Similarly, for treated group (i.e. restaurants in NJ), the average number of employees is 20.43 in Feb and changes to 20.9 in Nov, yielding

(57)#\[\begin{equation} \hat{\mathbb{E}}[Y_1|D=0]-\hat{\mathbb{E}}[Y_0|D=0] = 20.9 - 20.43 = 0.47. \end{equation}\]

According to the diff-in-diff expression, raising minimum wage in state has a positive impact on the employment. The average treatment effect is estimated by

(58)#\[\begin{equation} \hat{\tau} = \hat{\mathbb{E}}[Y_1|D=1]-\hat{\mathbb{E}}[Y_1|D=0]-\hat{\mathbb{E}}[Y_0|D=1]+\hat{\mathbb{E}}[Y_0|D=0] = 0.47 - (-2.28) = 2.75. \end{equation}\]

Time-Varying ATT#

Notations:

  • \(G_i\in\{0,1\}\): State indicator denoting whether unit \(i\) is in the control or treated group;

  • \(T_i\in\{0,1\}\): Time of the observation. \(T_i=0\) if \(0\leq t\leq T_0\), and \(T_i=1\) if \(T_0+1\leq T_i\leq T_0+T_1\).

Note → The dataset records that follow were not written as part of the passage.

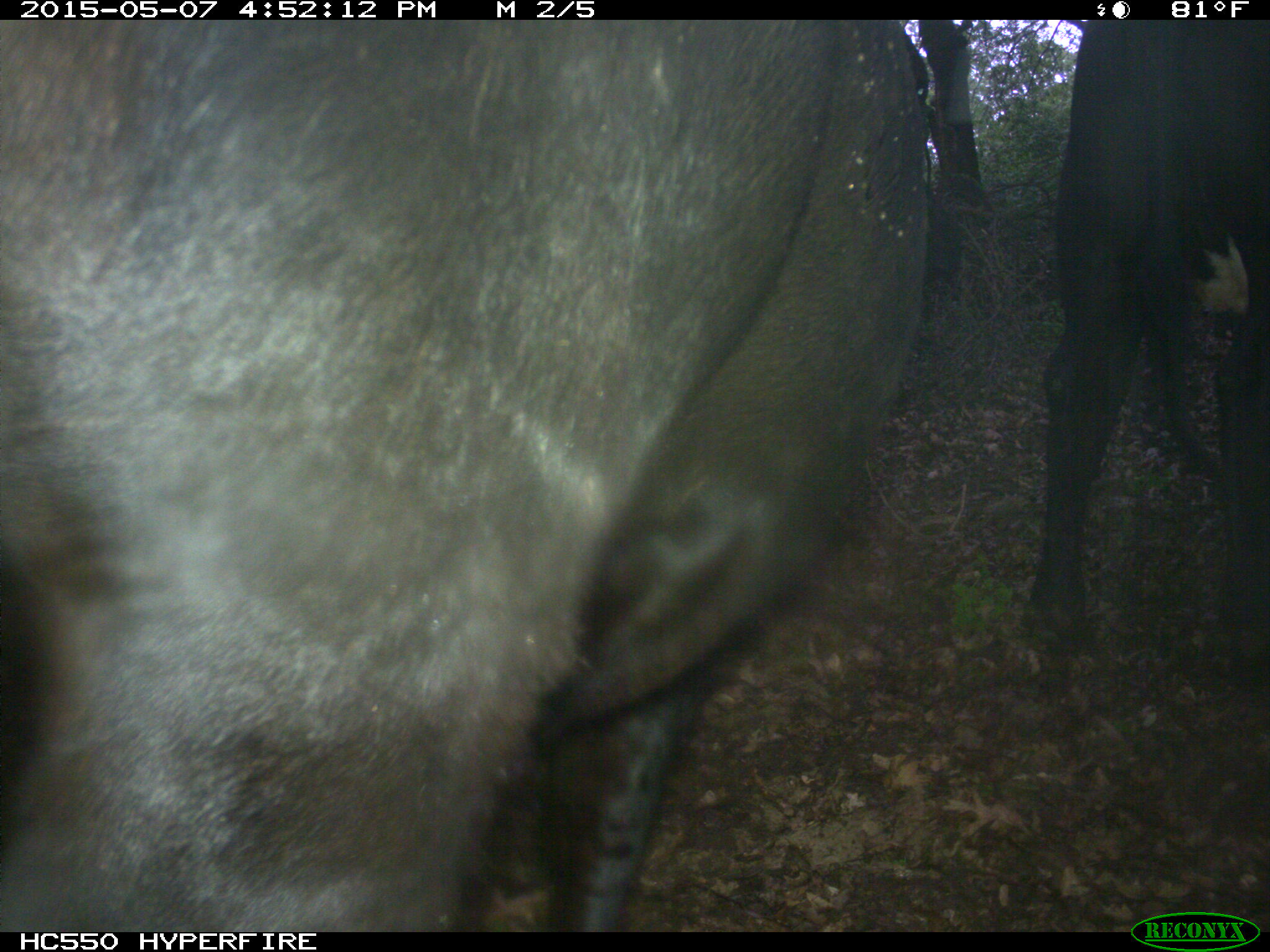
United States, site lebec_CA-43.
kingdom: Animalia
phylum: Chordata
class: Mammalia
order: Artiodactyla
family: Bovidae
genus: Bos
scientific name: Bos taurus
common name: domestic cow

\(G_i=1\) if unit \(i\) comes from the treatment group, and \(G_i=0\) if it is in control group. Similarly, define \(T_i=1\) if the unit is in the post-treatment period, and \(T_i=0\) if it’s in pre-treatment period. The observed outcome is given by

(59)#\[\begin{equation} Y_i = (1-G_iT_i)\cdot Y_i(0) + G_iT_i\cdot Y_i(1), \end{equation}\]

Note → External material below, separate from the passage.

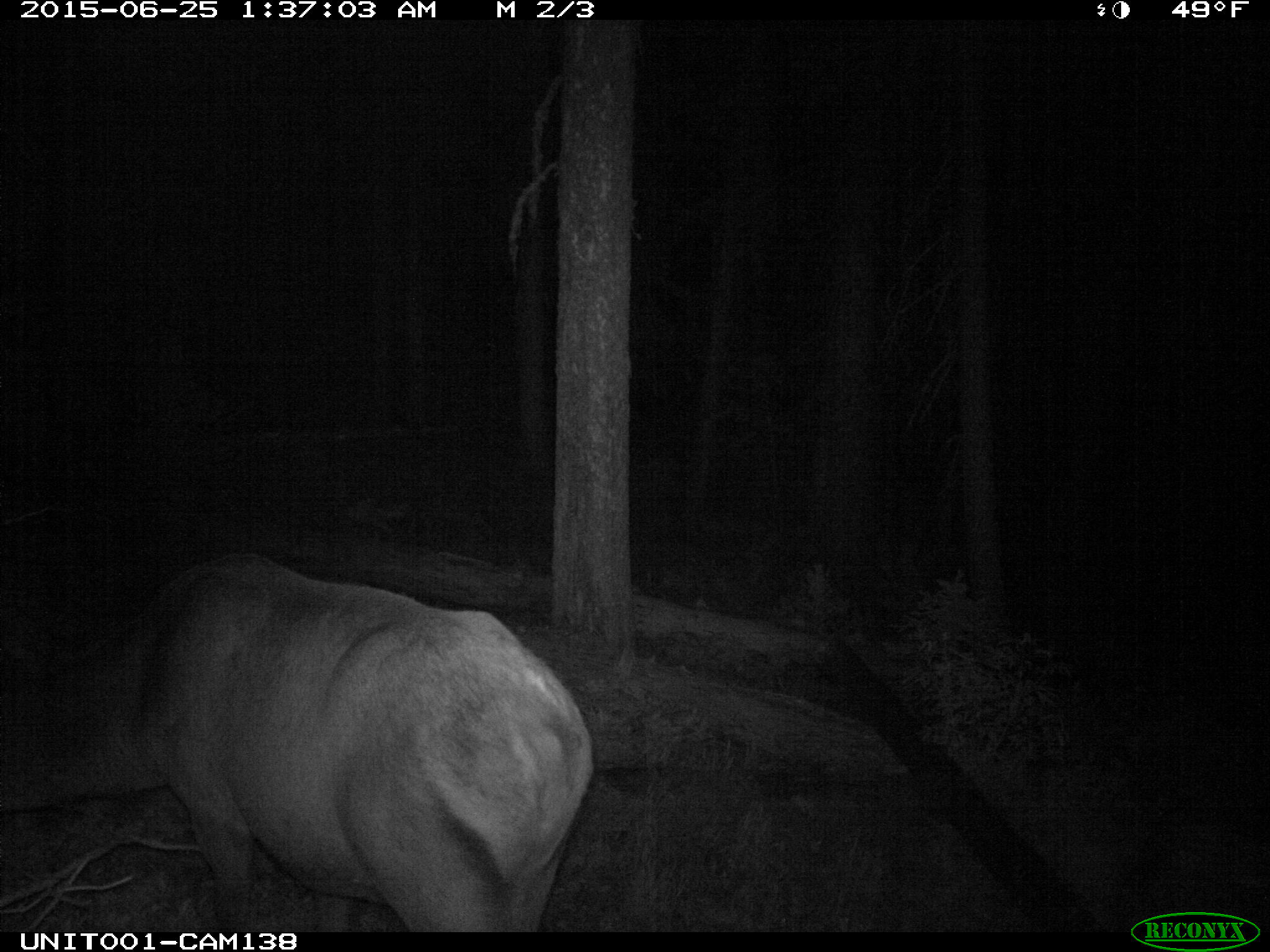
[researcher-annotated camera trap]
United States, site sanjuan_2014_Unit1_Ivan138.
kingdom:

where \(Y_i(a)\) denotes the potential outcome one would observe under action \(A=a\).

The difference of average outcomes for the \(m\) treated units after and before the treatment time point is given by

(60)#\[\begin{equation} D_{\text{tr}} = \frac{1}{m} \sum_{i=1}^m\Big[\frac{1}{T_1}\sum_{t=T_0+1}^{T_0+T_1} Y_{i,t}-\frac{1}{T_0} \sum_{t=1}^{T_0} Y_{i,t}\Big] \end{equation}\]

Similarly, the difference of average outcomes for the \(n\) control units after and before the treatment time point is given by

(61)#\[\begin{equation} D_{\text{co}} = \frac{1}{n} \sum_{i=m+1}^{m+n}\Big[\frac{1}{T_1}\sum_{t=T_0+1}^{T_0+T_1} Y_{i,t}-\frac{1}{T_0}\sum_{t=1}^{T_0} Y_{i,t}\Big] \end{equation}\]

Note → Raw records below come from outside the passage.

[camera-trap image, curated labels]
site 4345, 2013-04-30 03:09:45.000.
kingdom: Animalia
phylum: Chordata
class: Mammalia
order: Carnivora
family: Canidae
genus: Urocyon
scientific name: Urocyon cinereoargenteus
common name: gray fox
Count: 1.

Under the parallel trend assumption, we are able to subtract the effect that’s not caused by treatment intervention:

(62)#\[\begin{equation} \hat{\Delta} = D_{\text{tr}} - D_{\text{co}} = \frac{1}{m} \sum_{i=1}^m\Big[\frac{1}{T_1}\sum_{t=T_0+1}^{T_0+T_1} Y_{i,t}-\frac{1}{T_0} \sum_{t=1}^{T_0} Y_{i,t}\Big] - \frac{1}{n} \sum_{i=m+1}^{m+n}\Big[\frac{1}{T_1}\sum_{t=T_0+1}^{T_0+T_1} Y_{i,t}-\frac{1}{T_0}\sum_{t=1}^{T_0} Y_{i,t}\Big]. \end{equation}\]

References#

  1. Lechner, Michael. “The estimation of causal effects by difference-in-difference methods.” Foundations and Trends® in Econometrics 4.3 (2011): 165-224.

  2. Goodman-Bacon, Andrew. “Difference-in-differences with variation in treatment timing.” Journal of Econometrics 225.2 (2021): 254-277.